# Bagian Teks
---

Dear Manneke Budiman,

Pendapat Anda begitu singkat sehingga saya harus
berceritera seputaran A1, orang-orang yang sekarang
berkerumun di istana itu. Kemudian, barulah saya
berargumen, "Mengapa Wiranto untuk no.2?"

Jauh sebelum SBY muncul sebagai Capres di tahun 2004,
DR. Sjahrir, anggota Dewan Pertimbangan Presiden (DPP)
untuk Ekonomi, telah menjadi salah satu kandidat
Presiden RI diaklamasikan salah satu partai (peserta
pemilu). Dalam rangka Sjahrir mencari kemungkinan
pasangan Cawapres untuk maju bersamanya, dalam obrolan
terbatas dan resmi, saya sempat bertanya tentang
"Apakah DR.Sjahrir (Ciil, oleh kerabatnya) tidak
mempertimbangkan Soesilo Bambang Yudhoyono untuk
menjadi Cawapres?" Jawaban Sjahrir? Sorry, tidak etis
saya menyampaikannya. Dan yang terjadi sekarang,
Sjahrir menjadi penasihat Ekonomi Presiden SBY.

---

# Data Tersaji
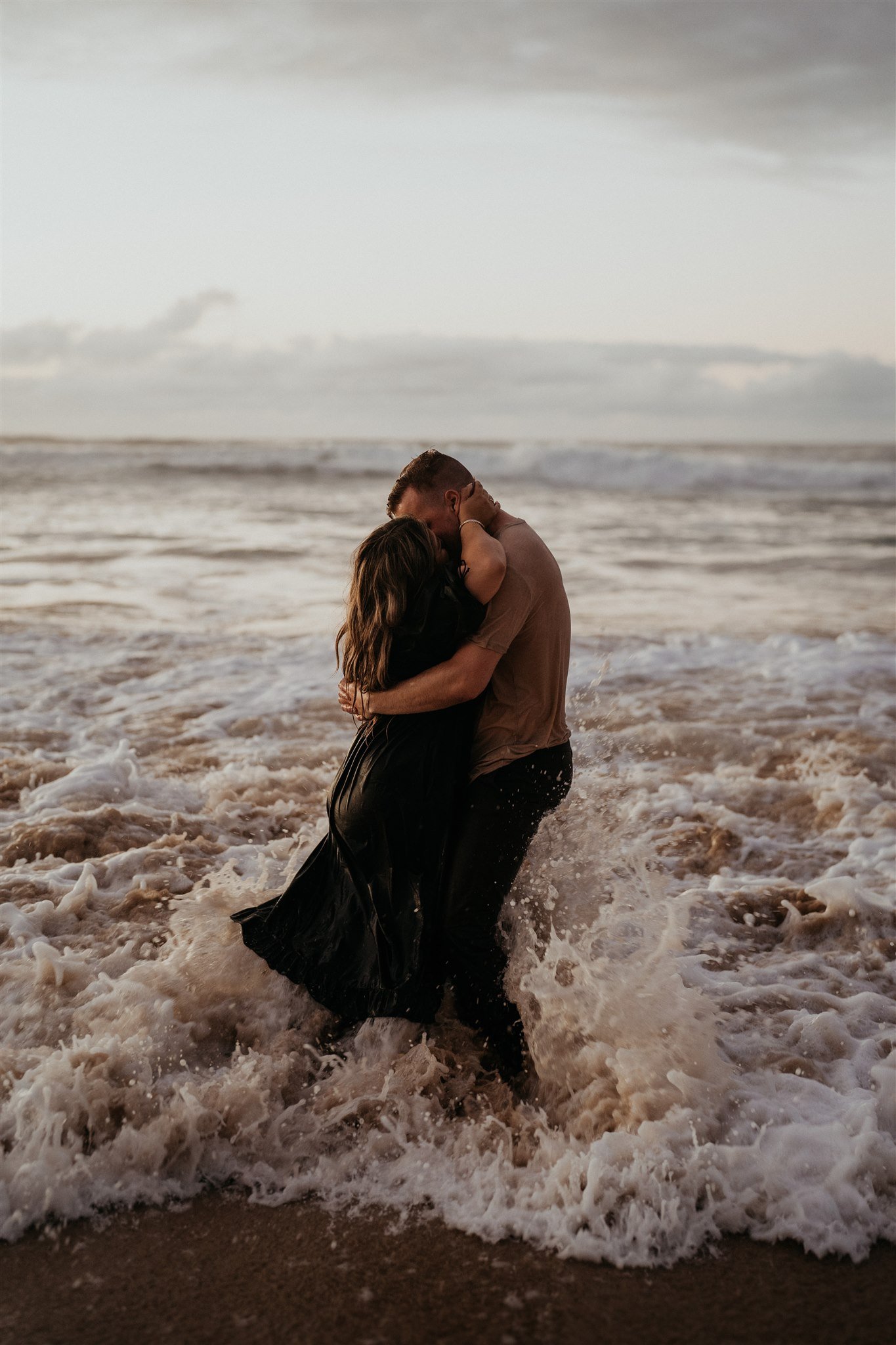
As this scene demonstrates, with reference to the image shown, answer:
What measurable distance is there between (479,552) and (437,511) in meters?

---

# Tugas Latihan
Salin kembali bagian teks tentang Sjahrir, mulai dari "Jauh sebelum SBY" dan terus hingga "Ekonomi Presiden SBY.", dengan mengubah sebutan "Cawapres" menjadi "calon wakil presiden". Data tersebut tidak digunakan sama sekali dalam latihan ini.

# Hasil Latihan
Jauh sebelum SBY muncul sebagai Capres di tahun 2004,
DR. Sjahrir, anggota Dewan Pertimbangan Presiden (DPP)
untuk Ekonomi, telah menjadi salah satu kandidat
Presiden RI diaklamasikan salah satu partai (peserta
pemilu). Dalam rangka Sjahrir mencari kemungkinan
pasangan calon wakil presiden untuk maju bersamanya, dalam obrolan
terbatas dan resmi, saya sempat bertanya tentang
"Apakah DR.Sjahrir (Ciil, oleh kerabatnya) tidak
mempertimbangkan Soesilo Bambang Yudhoyono untuk
menjadi calon wakil presiden?" Jawaban Sjahrir? Sorry, tidak etis
saya menyampaikannya. Dan yang terjadi sekarang,
Sjahrir menjadi penasihat Ekonomi Presiden SBY.